В середине 60-х был издан в Москве первый роман Мердок «Под сетью», сочинение пленительнейшее, от которого все сошли с ума. Со временем выяснилось, что ничего лучшего она и не написала, все ее последующие двадцать семь романов не идут в сравнение с этим. Айрис Мердок осталась автором первой книги. Конечно, она умелый писатель, можно даже сказать, мастер, но кто-то правильно сказал, что ее книги какие-то противные. До отъезда я, помнится, прочитал ее «Алое и зеленое» – исторический роман о Пасхальном восстании в Ирландии: ни то ни се, а следующая советская публикация – «Черный принц» вызвала некоторое недоумение (это как раз из «противных»). Но я еще тогда знал, что есть у нее нашумевший роман «Отрубленная голова»; очень хотелось ознакомиться. И Мэрдок после «Сети» полюбил, и к тому же, будучи самодеятельным фрейдистом, знал, что такое в символике бессознательного отрубленная голова. Оказалось, у Мердок совсем не то: не из Фрейда, а из японской мифологии. В оригинале мне книга резко не понравилась, даже возмутила: и не инцестуозной тематикой, а тем, что психоаналитик сожительствует с пациенткой, что, как я знал, совершенно непозволительно в психоанализе. А на Западе, думал я сразу по приезде, всё должно быть правильно.
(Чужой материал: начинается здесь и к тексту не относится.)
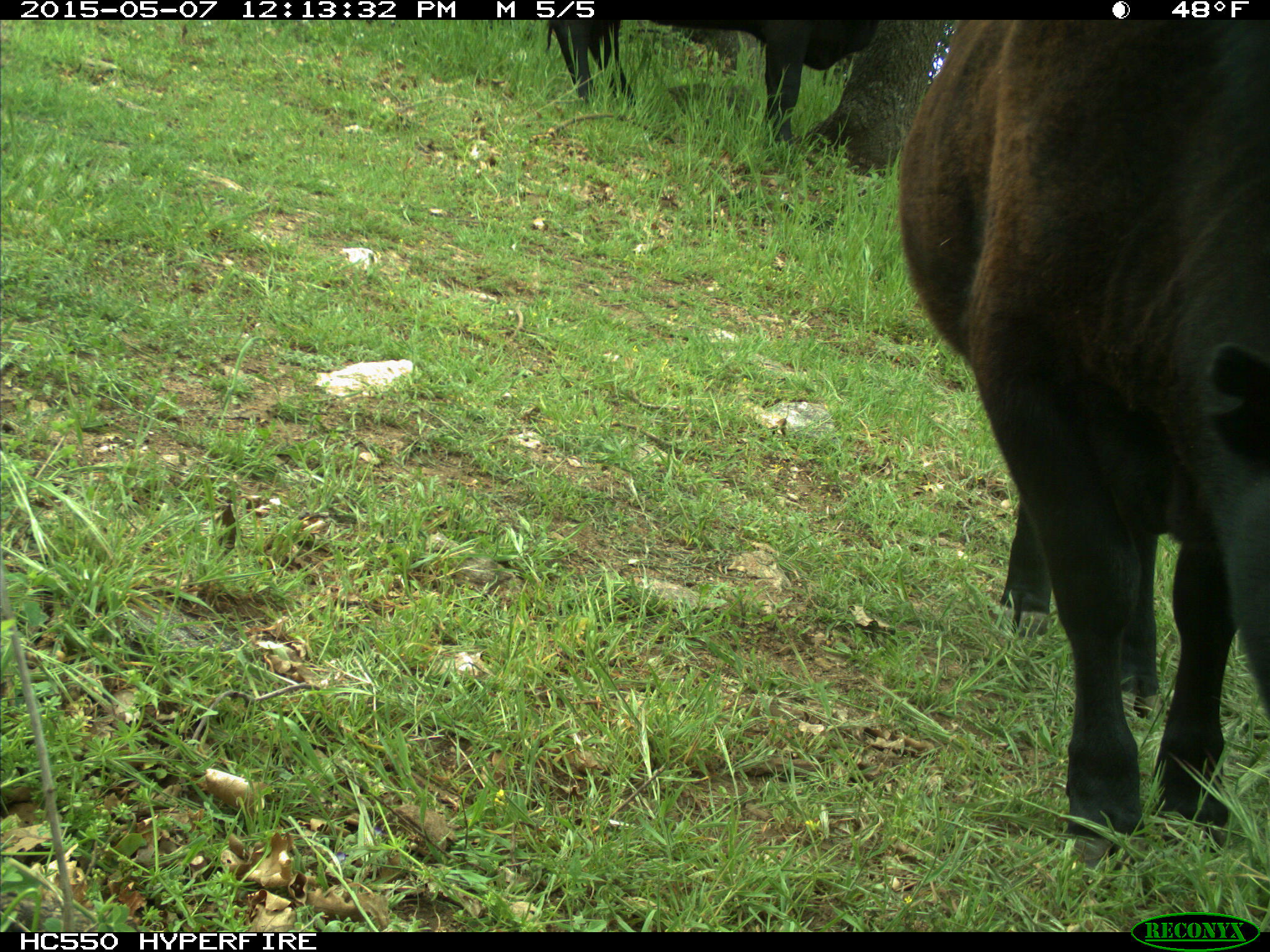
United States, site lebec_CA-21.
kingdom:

В общем, взял да из ностальгии и перечитал сейчас «Отрубленную голову». Возмущаться, конечно, нечем. Это не тяжелая драма, а сексуальный фарс: главный, едва ли не господствующий жанр у Мердок. «Под сетью», кстати сказать, тот же сексуальный фарс, только не такой откровенный, затуманенный неким приятным романтизмом. Да в сущности и тема у Мердок одна: свальный грех. Но если жанровое определение Мердок склоняет читателя перевести ее в более легкий род (даже не к Уайльду, а к Ноэлу Хоуарду), то тематика, правильно понятая, делает ее весьма философичной.
Кстати, философичности Мердок удивляться не следует: она всю жизнь преподавала философию в Оксфорде. И что еще важней: была знатоком Сартра, написала о нем книгу «Рационалист-романтик». Мы увидим еще, почему тут важен Сартр.
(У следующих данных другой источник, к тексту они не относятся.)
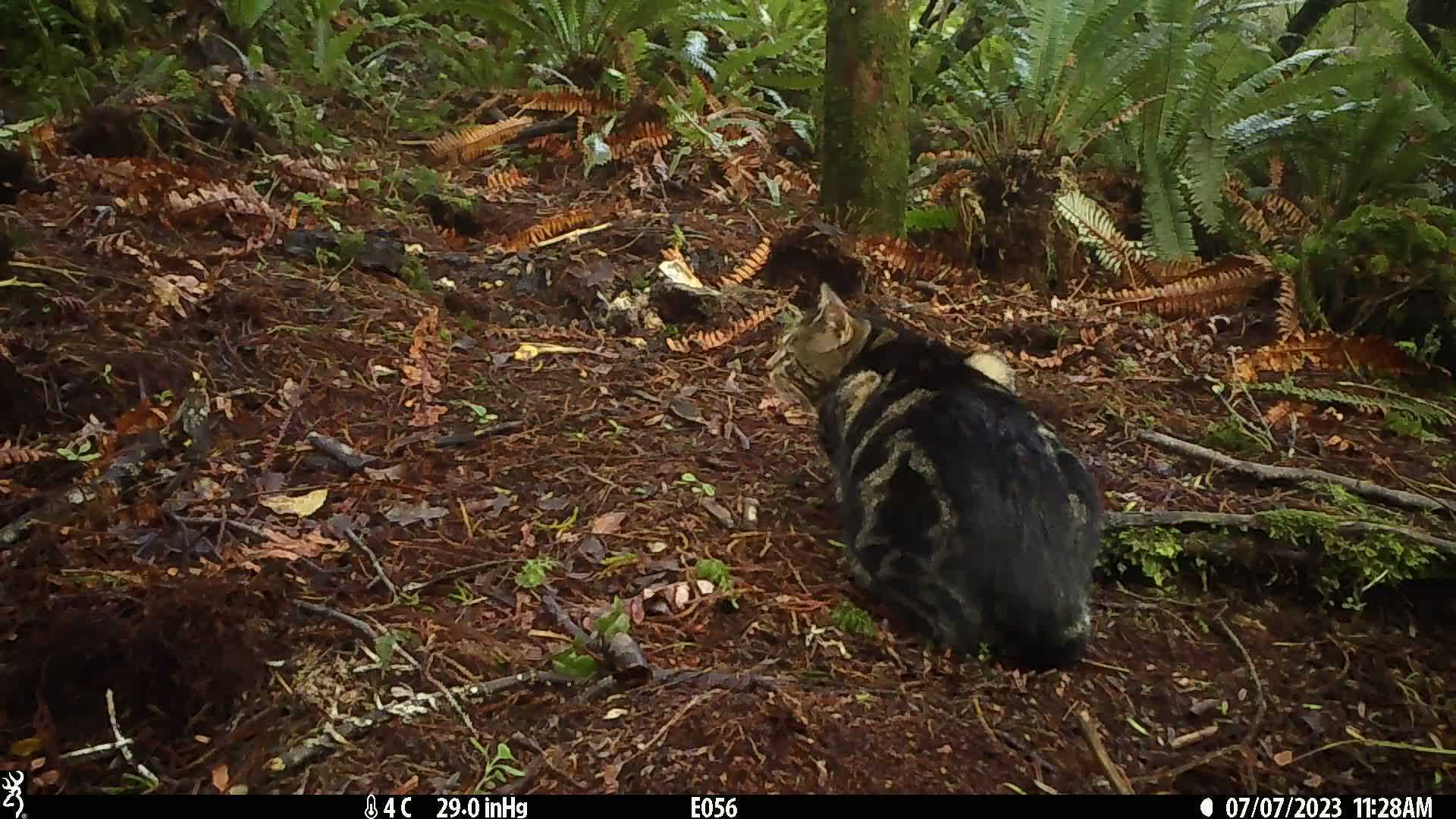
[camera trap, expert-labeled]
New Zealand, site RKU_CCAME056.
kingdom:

В самом деле, посмотрим на «Отрубленную голову»: кто там с кем и как. Важно уже то, что все персонажи вовлечены в секс, в сексуальную сеть. Это вроде многосторонних фигур в коллективных сеансах де Сада. Герой книги Мартин имеет любовницу Джорджи, а его жена Антония становится любовницей друга семьи (вот этого самого психоаналитика) Палмера Андерсена, при этом Антония всю жизнь, оказывается, была любовницей мужнина брата Александра и даже была уверена, что муж знает, а брат Мартина Александр становится любовником его любовницы Джорджи, а Палмер в конце романа уезжает с этой Джорджи в Америку, а Мартин страстно влюбляется в сестру Палмера Гонорию Кляйн, которая любовница собственного брата психоаналитика Палмера. Впрочем, они не родные, а сводные, получается вроде Байрона с его Августой.
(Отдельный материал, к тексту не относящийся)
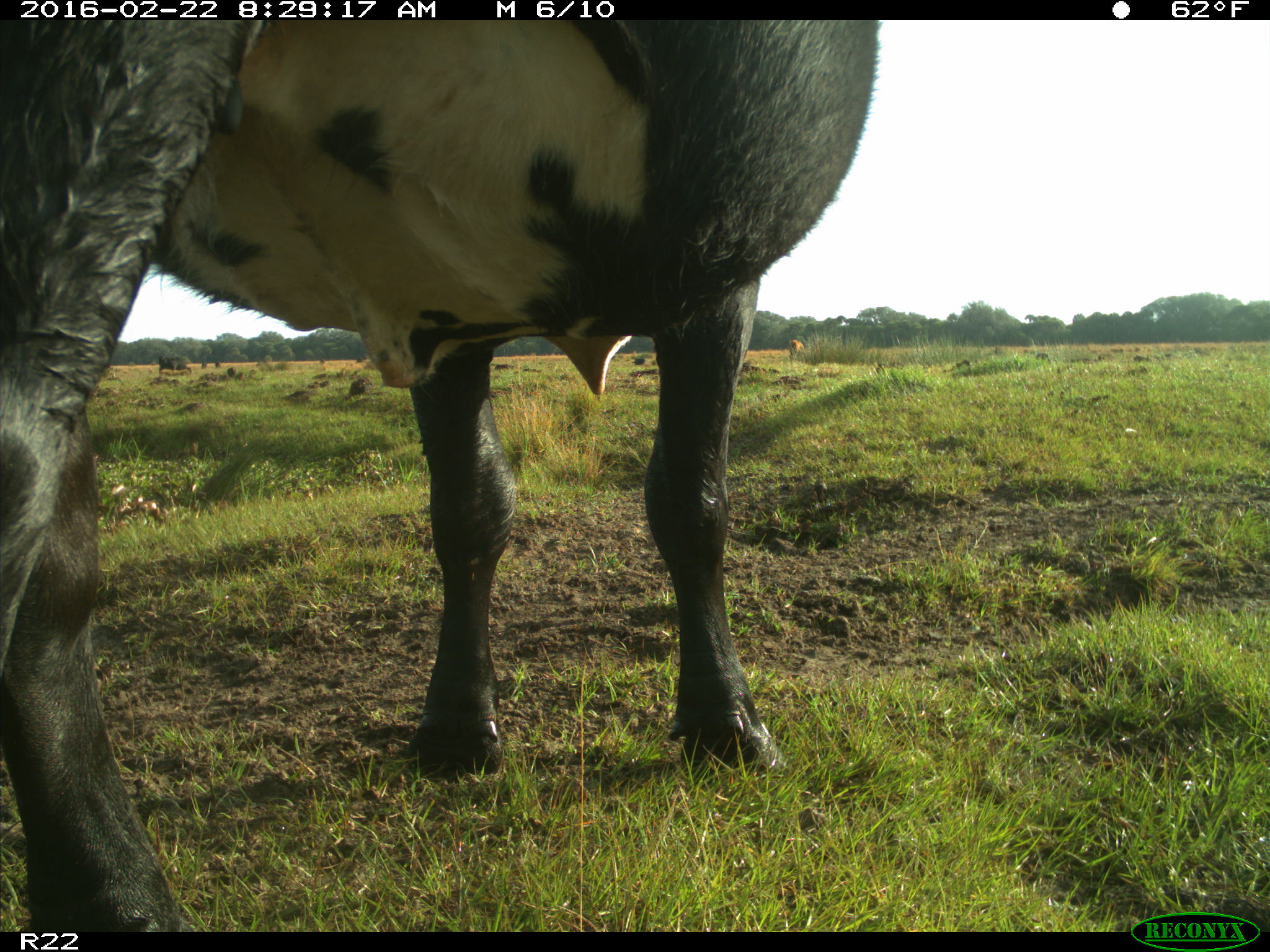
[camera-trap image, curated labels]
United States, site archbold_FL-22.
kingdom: Animalia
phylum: Chordata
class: Mammalia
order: Artiodactyla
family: Bovidae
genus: Bos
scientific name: Bos taurus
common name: domestic cow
Bos taurus (domestic cow).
Гонория Кляйн (потому и Кляйн, что сводная, ее отец-немец не тот, что у Палмера), женщина ученая, преподающая, однако, не в Оксфорде, а в Кембридже, в конце книги приводит объясняющую мифологему:
Вы когда-нибудь читали Геродота? Вы помните историю Гигеса и Кандавла?
Я задумался и ответил:
– Да, думаю, что да. Кандавл гордился красотой своей жены и захотел, чтобы его друг Гигес увидел ее обнаженной. Он оставил Гигеса в спальне, но жена Кандавла догадалась, что он там. А позднее, зная, что он видел ее, явилась к нему и вынудила его убить Кандавла и самому стать царем.
Я на этом Кандавле, можно сказать, состарился. Каюсь: впервые прочитал о нем не у Геродота и даже не у Фрейда, а у Андре Жида, есть у него на эту тему аллегорическая пьеска. Учитель же объяснил, что этот сюжет есть образцовая иллюстрация к явлению латентного гомосексуализма: стремление поделиться возлюбленной с другом означает, что вы испытываете сексуальное влечение к этому другу едва ли не большее, чем к возлюбленной. Вы бы хотели любить ее вместе, втроем участвовать в акте, то есть как бы выйти в сексе за гендерные рамки. Секс, либидо – более широкое явление, чем пол, сильнейшее доказательство чего – как раз факт гомосексуализма.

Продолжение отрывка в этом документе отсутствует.